肅海把2014年12月25日的卡片遞到他面前。
“哦,想起來了……是那個王八蛋,他活該被砸的頭破血流,被砸的腦漿迸裂,可惜他命大……他看不起亭暄,嘿嘿,就應該得到懲罰!我跟著那個王八蛋,跟了好幾天,總算找到個合適的時候,就悄悄下手,很簡單,過程沒你們想象的那么復雜,人來人往的,沒有誰會特別留意你做什么,只要你自己別心虛。然后,砰——!那么大一聲!從高空突然掉下來!沒人反應過來,都被嚇傻了!哈哈哈!”武昭文猛烈地拍著桌子,“你們知道嗎!我就在不遠處,看他腦袋上都是血,就那么慢慢兒地從腦門,流過眼睛,最后從下巴上滴答、滴答、滴答地落下來,他嚇得一屁股坐在了地上,以為是報應來了,嘴里又哭又叫地喊著,像個瘋子,旁邊的人拉都拉不住,他嚇傻了,哈哈哈!”
“停停停!”看他幾乎要瘋魔,周沙趕緊出言打斷,“這個行了,說說下一個,唐淼淼。”
武昭文停了一會兒,聲音變得干澀起來,“唐淼淼又是誰……”
“嘖,你裝傻是不是?”周沙不耐煩道,“唐淼淼,就是跟沈亭暄一塊兒演戲那個女的,你把人搞出車禍了,記起來了嗎?”
“你是說那個娼婦……”武昭文的眼睛轉了轉,“她不就是個被包養的小*婊*子*嗎,怎么有資格跟亭暄搶休息室,我本來沒打算對她下手,但是她太過分了,好幾次我去探班,都看見她沒事找事……人啊,要是自己找死,我是攔不住的。”他的嘴角浮現出一抹古怪的笑意。

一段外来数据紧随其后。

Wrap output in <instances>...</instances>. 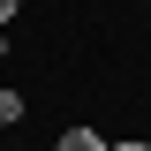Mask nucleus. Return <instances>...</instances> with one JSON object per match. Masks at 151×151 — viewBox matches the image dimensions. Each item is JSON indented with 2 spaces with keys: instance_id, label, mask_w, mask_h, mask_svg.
Wrapping results in <instances>:
<instances>
[{
  "instance_id": "obj_1",
  "label": "nucleus",
  "mask_w": 151,
  "mask_h": 151,
  "mask_svg": "<svg viewBox=\"0 0 151 151\" xmlns=\"http://www.w3.org/2000/svg\"><path fill=\"white\" fill-rule=\"evenodd\" d=\"M53 151H113V136H106V129H91V121H68V129L53 136Z\"/></svg>"
},
{
  "instance_id": "obj_2",
  "label": "nucleus",
  "mask_w": 151,
  "mask_h": 151,
  "mask_svg": "<svg viewBox=\"0 0 151 151\" xmlns=\"http://www.w3.org/2000/svg\"><path fill=\"white\" fill-rule=\"evenodd\" d=\"M23 113H30V98H23V91H15V83H0V129H15Z\"/></svg>"
},
{
  "instance_id": "obj_3",
  "label": "nucleus",
  "mask_w": 151,
  "mask_h": 151,
  "mask_svg": "<svg viewBox=\"0 0 151 151\" xmlns=\"http://www.w3.org/2000/svg\"><path fill=\"white\" fill-rule=\"evenodd\" d=\"M23 8H30V0H0V30H15V23H23Z\"/></svg>"
},
{
  "instance_id": "obj_4",
  "label": "nucleus",
  "mask_w": 151,
  "mask_h": 151,
  "mask_svg": "<svg viewBox=\"0 0 151 151\" xmlns=\"http://www.w3.org/2000/svg\"><path fill=\"white\" fill-rule=\"evenodd\" d=\"M113 151H151V136H113Z\"/></svg>"
},
{
  "instance_id": "obj_5",
  "label": "nucleus",
  "mask_w": 151,
  "mask_h": 151,
  "mask_svg": "<svg viewBox=\"0 0 151 151\" xmlns=\"http://www.w3.org/2000/svg\"><path fill=\"white\" fill-rule=\"evenodd\" d=\"M8 45H15V30H0V60H8Z\"/></svg>"
}]
</instances>
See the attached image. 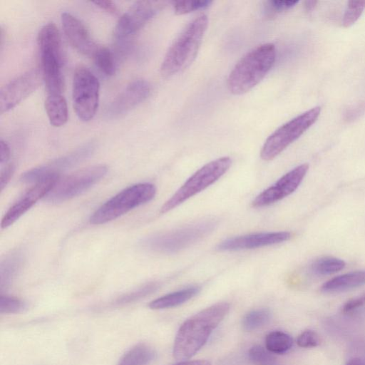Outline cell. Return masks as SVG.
<instances>
[{"instance_id": "obj_33", "label": "cell", "mask_w": 365, "mask_h": 365, "mask_svg": "<svg viewBox=\"0 0 365 365\" xmlns=\"http://www.w3.org/2000/svg\"><path fill=\"white\" fill-rule=\"evenodd\" d=\"M299 346L302 348H312L319 346L321 343L319 336L312 330L302 331L297 339Z\"/></svg>"}, {"instance_id": "obj_10", "label": "cell", "mask_w": 365, "mask_h": 365, "mask_svg": "<svg viewBox=\"0 0 365 365\" xmlns=\"http://www.w3.org/2000/svg\"><path fill=\"white\" fill-rule=\"evenodd\" d=\"M41 69L33 68L11 80L0 91V113L8 112L30 94L43 83Z\"/></svg>"}, {"instance_id": "obj_4", "label": "cell", "mask_w": 365, "mask_h": 365, "mask_svg": "<svg viewBox=\"0 0 365 365\" xmlns=\"http://www.w3.org/2000/svg\"><path fill=\"white\" fill-rule=\"evenodd\" d=\"M155 194V186L149 182L130 186L96 210L90 217V222L101 225L115 220L135 207L150 201Z\"/></svg>"}, {"instance_id": "obj_34", "label": "cell", "mask_w": 365, "mask_h": 365, "mask_svg": "<svg viewBox=\"0 0 365 365\" xmlns=\"http://www.w3.org/2000/svg\"><path fill=\"white\" fill-rule=\"evenodd\" d=\"M299 1L293 0H273L267 2V10L268 13H278L288 10L294 7Z\"/></svg>"}, {"instance_id": "obj_25", "label": "cell", "mask_w": 365, "mask_h": 365, "mask_svg": "<svg viewBox=\"0 0 365 365\" xmlns=\"http://www.w3.org/2000/svg\"><path fill=\"white\" fill-rule=\"evenodd\" d=\"M292 338L283 331H272L265 338L266 349L271 353L278 354L286 353L292 348Z\"/></svg>"}, {"instance_id": "obj_28", "label": "cell", "mask_w": 365, "mask_h": 365, "mask_svg": "<svg viewBox=\"0 0 365 365\" xmlns=\"http://www.w3.org/2000/svg\"><path fill=\"white\" fill-rule=\"evenodd\" d=\"M248 357L255 365H279L271 352L259 345L253 346L250 349Z\"/></svg>"}, {"instance_id": "obj_6", "label": "cell", "mask_w": 365, "mask_h": 365, "mask_svg": "<svg viewBox=\"0 0 365 365\" xmlns=\"http://www.w3.org/2000/svg\"><path fill=\"white\" fill-rule=\"evenodd\" d=\"M215 226L213 220L199 222L147 237L143 240V245L160 253H175L201 240L211 232Z\"/></svg>"}, {"instance_id": "obj_29", "label": "cell", "mask_w": 365, "mask_h": 365, "mask_svg": "<svg viewBox=\"0 0 365 365\" xmlns=\"http://www.w3.org/2000/svg\"><path fill=\"white\" fill-rule=\"evenodd\" d=\"M365 9V1H349L345 10L342 24L344 27L353 25Z\"/></svg>"}, {"instance_id": "obj_41", "label": "cell", "mask_w": 365, "mask_h": 365, "mask_svg": "<svg viewBox=\"0 0 365 365\" xmlns=\"http://www.w3.org/2000/svg\"><path fill=\"white\" fill-rule=\"evenodd\" d=\"M317 1H306L305 2V7L307 9V10H310V9H312L314 8V6H315Z\"/></svg>"}, {"instance_id": "obj_19", "label": "cell", "mask_w": 365, "mask_h": 365, "mask_svg": "<svg viewBox=\"0 0 365 365\" xmlns=\"http://www.w3.org/2000/svg\"><path fill=\"white\" fill-rule=\"evenodd\" d=\"M38 45L41 53H49L63 58L61 36L54 24L48 23L41 28L38 35Z\"/></svg>"}, {"instance_id": "obj_3", "label": "cell", "mask_w": 365, "mask_h": 365, "mask_svg": "<svg viewBox=\"0 0 365 365\" xmlns=\"http://www.w3.org/2000/svg\"><path fill=\"white\" fill-rule=\"evenodd\" d=\"M208 25L206 15L192 20L169 47L160 66L163 78H170L186 69L195 60Z\"/></svg>"}, {"instance_id": "obj_22", "label": "cell", "mask_w": 365, "mask_h": 365, "mask_svg": "<svg viewBox=\"0 0 365 365\" xmlns=\"http://www.w3.org/2000/svg\"><path fill=\"white\" fill-rule=\"evenodd\" d=\"M24 255L15 251L7 255L0 264V287L3 289L11 284L24 263Z\"/></svg>"}, {"instance_id": "obj_24", "label": "cell", "mask_w": 365, "mask_h": 365, "mask_svg": "<svg viewBox=\"0 0 365 365\" xmlns=\"http://www.w3.org/2000/svg\"><path fill=\"white\" fill-rule=\"evenodd\" d=\"M346 266L345 262L334 257H323L314 260L310 269L317 275L324 276L334 274L343 269Z\"/></svg>"}, {"instance_id": "obj_18", "label": "cell", "mask_w": 365, "mask_h": 365, "mask_svg": "<svg viewBox=\"0 0 365 365\" xmlns=\"http://www.w3.org/2000/svg\"><path fill=\"white\" fill-rule=\"evenodd\" d=\"M365 284V270H356L336 276L321 287L324 293H339Z\"/></svg>"}, {"instance_id": "obj_14", "label": "cell", "mask_w": 365, "mask_h": 365, "mask_svg": "<svg viewBox=\"0 0 365 365\" xmlns=\"http://www.w3.org/2000/svg\"><path fill=\"white\" fill-rule=\"evenodd\" d=\"M58 178V175H53L35 183L4 214L1 222V228H6L13 225L37 201L44 198L53 188Z\"/></svg>"}, {"instance_id": "obj_15", "label": "cell", "mask_w": 365, "mask_h": 365, "mask_svg": "<svg viewBox=\"0 0 365 365\" xmlns=\"http://www.w3.org/2000/svg\"><path fill=\"white\" fill-rule=\"evenodd\" d=\"M150 92L149 83L138 79L130 83L109 104L106 115L108 118H119L145 100Z\"/></svg>"}, {"instance_id": "obj_2", "label": "cell", "mask_w": 365, "mask_h": 365, "mask_svg": "<svg viewBox=\"0 0 365 365\" xmlns=\"http://www.w3.org/2000/svg\"><path fill=\"white\" fill-rule=\"evenodd\" d=\"M275 59L273 43H263L250 51L236 63L227 78L230 92L241 95L250 91L264 78Z\"/></svg>"}, {"instance_id": "obj_12", "label": "cell", "mask_w": 365, "mask_h": 365, "mask_svg": "<svg viewBox=\"0 0 365 365\" xmlns=\"http://www.w3.org/2000/svg\"><path fill=\"white\" fill-rule=\"evenodd\" d=\"M162 4L158 1L135 2L119 19L113 31L118 40L124 39L142 29L158 12Z\"/></svg>"}, {"instance_id": "obj_26", "label": "cell", "mask_w": 365, "mask_h": 365, "mask_svg": "<svg viewBox=\"0 0 365 365\" xmlns=\"http://www.w3.org/2000/svg\"><path fill=\"white\" fill-rule=\"evenodd\" d=\"M271 317L272 314L268 309L262 308L252 310L243 317L242 327L246 331H253L268 324Z\"/></svg>"}, {"instance_id": "obj_16", "label": "cell", "mask_w": 365, "mask_h": 365, "mask_svg": "<svg viewBox=\"0 0 365 365\" xmlns=\"http://www.w3.org/2000/svg\"><path fill=\"white\" fill-rule=\"evenodd\" d=\"M289 232H257L227 238L219 243V251H238L273 245L289 240Z\"/></svg>"}, {"instance_id": "obj_38", "label": "cell", "mask_w": 365, "mask_h": 365, "mask_svg": "<svg viewBox=\"0 0 365 365\" xmlns=\"http://www.w3.org/2000/svg\"><path fill=\"white\" fill-rule=\"evenodd\" d=\"M10 158V148L8 144L1 140L0 141V163H6Z\"/></svg>"}, {"instance_id": "obj_5", "label": "cell", "mask_w": 365, "mask_h": 365, "mask_svg": "<svg viewBox=\"0 0 365 365\" xmlns=\"http://www.w3.org/2000/svg\"><path fill=\"white\" fill-rule=\"evenodd\" d=\"M232 160L222 157L197 170L161 207L160 212L166 213L189 198L204 190L218 180L229 170Z\"/></svg>"}, {"instance_id": "obj_32", "label": "cell", "mask_w": 365, "mask_h": 365, "mask_svg": "<svg viewBox=\"0 0 365 365\" xmlns=\"http://www.w3.org/2000/svg\"><path fill=\"white\" fill-rule=\"evenodd\" d=\"M158 287L156 283H150L124 294L116 300V304H124L135 302L155 292Z\"/></svg>"}, {"instance_id": "obj_31", "label": "cell", "mask_w": 365, "mask_h": 365, "mask_svg": "<svg viewBox=\"0 0 365 365\" xmlns=\"http://www.w3.org/2000/svg\"><path fill=\"white\" fill-rule=\"evenodd\" d=\"M210 0H179L173 1V9L178 15H182L206 8L212 4Z\"/></svg>"}, {"instance_id": "obj_9", "label": "cell", "mask_w": 365, "mask_h": 365, "mask_svg": "<svg viewBox=\"0 0 365 365\" xmlns=\"http://www.w3.org/2000/svg\"><path fill=\"white\" fill-rule=\"evenodd\" d=\"M100 83L87 68L78 67L73 81V103L77 116L83 121L93 118L98 106Z\"/></svg>"}, {"instance_id": "obj_23", "label": "cell", "mask_w": 365, "mask_h": 365, "mask_svg": "<svg viewBox=\"0 0 365 365\" xmlns=\"http://www.w3.org/2000/svg\"><path fill=\"white\" fill-rule=\"evenodd\" d=\"M154 349L145 344H138L128 350L118 365H148L155 358Z\"/></svg>"}, {"instance_id": "obj_8", "label": "cell", "mask_w": 365, "mask_h": 365, "mask_svg": "<svg viewBox=\"0 0 365 365\" xmlns=\"http://www.w3.org/2000/svg\"><path fill=\"white\" fill-rule=\"evenodd\" d=\"M107 172V166L96 165L82 168L61 179L58 178L43 199L49 203H59L75 197L100 181Z\"/></svg>"}, {"instance_id": "obj_27", "label": "cell", "mask_w": 365, "mask_h": 365, "mask_svg": "<svg viewBox=\"0 0 365 365\" xmlns=\"http://www.w3.org/2000/svg\"><path fill=\"white\" fill-rule=\"evenodd\" d=\"M96 65L107 76L115 73V62L112 52L106 47L99 46L93 57Z\"/></svg>"}, {"instance_id": "obj_21", "label": "cell", "mask_w": 365, "mask_h": 365, "mask_svg": "<svg viewBox=\"0 0 365 365\" xmlns=\"http://www.w3.org/2000/svg\"><path fill=\"white\" fill-rule=\"evenodd\" d=\"M45 109L50 123L55 127L63 125L68 120V108L61 93L47 94Z\"/></svg>"}, {"instance_id": "obj_11", "label": "cell", "mask_w": 365, "mask_h": 365, "mask_svg": "<svg viewBox=\"0 0 365 365\" xmlns=\"http://www.w3.org/2000/svg\"><path fill=\"white\" fill-rule=\"evenodd\" d=\"M308 170L307 163L295 167L259 193L252 202V207H266L289 196L298 188Z\"/></svg>"}, {"instance_id": "obj_36", "label": "cell", "mask_w": 365, "mask_h": 365, "mask_svg": "<svg viewBox=\"0 0 365 365\" xmlns=\"http://www.w3.org/2000/svg\"><path fill=\"white\" fill-rule=\"evenodd\" d=\"M14 165L13 164H9L5 166L0 173V190L2 191L6 186L9 180H11L14 172Z\"/></svg>"}, {"instance_id": "obj_20", "label": "cell", "mask_w": 365, "mask_h": 365, "mask_svg": "<svg viewBox=\"0 0 365 365\" xmlns=\"http://www.w3.org/2000/svg\"><path fill=\"white\" fill-rule=\"evenodd\" d=\"M200 290V288L197 286L188 287L157 298L150 302L148 307L151 309L175 307L194 297Z\"/></svg>"}, {"instance_id": "obj_37", "label": "cell", "mask_w": 365, "mask_h": 365, "mask_svg": "<svg viewBox=\"0 0 365 365\" xmlns=\"http://www.w3.org/2000/svg\"><path fill=\"white\" fill-rule=\"evenodd\" d=\"M93 3L109 14L116 15L118 13L117 6L111 1H95Z\"/></svg>"}, {"instance_id": "obj_13", "label": "cell", "mask_w": 365, "mask_h": 365, "mask_svg": "<svg viewBox=\"0 0 365 365\" xmlns=\"http://www.w3.org/2000/svg\"><path fill=\"white\" fill-rule=\"evenodd\" d=\"M93 150V144L83 145L49 163L27 170L21 175V180L25 183H36L48 177L59 175V172L71 168L88 158Z\"/></svg>"}, {"instance_id": "obj_17", "label": "cell", "mask_w": 365, "mask_h": 365, "mask_svg": "<svg viewBox=\"0 0 365 365\" xmlns=\"http://www.w3.org/2000/svg\"><path fill=\"white\" fill-rule=\"evenodd\" d=\"M61 23L69 43L79 53L93 58L99 46L91 38L81 21L71 14L64 12L61 15Z\"/></svg>"}, {"instance_id": "obj_42", "label": "cell", "mask_w": 365, "mask_h": 365, "mask_svg": "<svg viewBox=\"0 0 365 365\" xmlns=\"http://www.w3.org/2000/svg\"><path fill=\"white\" fill-rule=\"evenodd\" d=\"M362 365H365V361H362Z\"/></svg>"}, {"instance_id": "obj_7", "label": "cell", "mask_w": 365, "mask_h": 365, "mask_svg": "<svg viewBox=\"0 0 365 365\" xmlns=\"http://www.w3.org/2000/svg\"><path fill=\"white\" fill-rule=\"evenodd\" d=\"M320 113V106L314 107L280 126L265 140L261 158L269 161L276 158L317 121Z\"/></svg>"}, {"instance_id": "obj_30", "label": "cell", "mask_w": 365, "mask_h": 365, "mask_svg": "<svg viewBox=\"0 0 365 365\" xmlns=\"http://www.w3.org/2000/svg\"><path fill=\"white\" fill-rule=\"evenodd\" d=\"M26 309L27 304L21 299L7 295L0 297V313L1 314H17Z\"/></svg>"}, {"instance_id": "obj_1", "label": "cell", "mask_w": 365, "mask_h": 365, "mask_svg": "<svg viewBox=\"0 0 365 365\" xmlns=\"http://www.w3.org/2000/svg\"><path fill=\"white\" fill-rule=\"evenodd\" d=\"M229 310L228 303L219 302L186 319L175 336L173 350L174 358L185 361L194 356L205 345Z\"/></svg>"}, {"instance_id": "obj_35", "label": "cell", "mask_w": 365, "mask_h": 365, "mask_svg": "<svg viewBox=\"0 0 365 365\" xmlns=\"http://www.w3.org/2000/svg\"><path fill=\"white\" fill-rule=\"evenodd\" d=\"M365 304V293L348 300L342 307L344 314H349Z\"/></svg>"}, {"instance_id": "obj_39", "label": "cell", "mask_w": 365, "mask_h": 365, "mask_svg": "<svg viewBox=\"0 0 365 365\" xmlns=\"http://www.w3.org/2000/svg\"><path fill=\"white\" fill-rule=\"evenodd\" d=\"M173 365H212L211 363L207 360H191V361H181L179 363Z\"/></svg>"}, {"instance_id": "obj_40", "label": "cell", "mask_w": 365, "mask_h": 365, "mask_svg": "<svg viewBox=\"0 0 365 365\" xmlns=\"http://www.w3.org/2000/svg\"><path fill=\"white\" fill-rule=\"evenodd\" d=\"M346 365H362V361L359 358H354L349 360Z\"/></svg>"}]
</instances>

“這世界上竟然還有比杜安娜更蠢的人,真是少見……我才跟著她幾天,就搞清了她有一輛車停在西門停車場,那兒平時人很少,我本來是想在她的車上動點手腳,沒想到,呵呵……”
“呵呵是怎么回事兒?說人話。”
“她那車胎,一看就是放久了沒做保養,仔細看一下兩邊好幾道裂紋。這種情況我平常工作的時候見得多了,知道要是不及時更換輪胎會發生什么事兒,所以根本用不著我動手……”武昭文低低地笑著,嘶啞的笑聲仿佛是從破洞的喉嚨里漏出來似的,斷斷續續,帶著說不清的惡意,“我頂多就是順手給她添了把柴,不難,一把小刀就夠了,在裂縫兒的地方稍稍那么劃兩下,等到晚上,她開車出去,夜深人靜,砰!——車胎爆了!然后呢?側翻、沖出跑道、發生點兒什么美妙的事故……這可就不是我能控制的了。我只要在旁邊靜靜地欣賞,聽著輪胎摩擦地面發出的聲音,就像那個娼婦的慘叫——”
周沙嘆了口氣,起身把空了的紙杯接滿水遞到他面前,“喝吧,喝完接著交代。還有田瀚云呢?”說著,又意識到了他對不上人物和姓名,就補充道,“就是那個記者,讓你給打了一頓的。”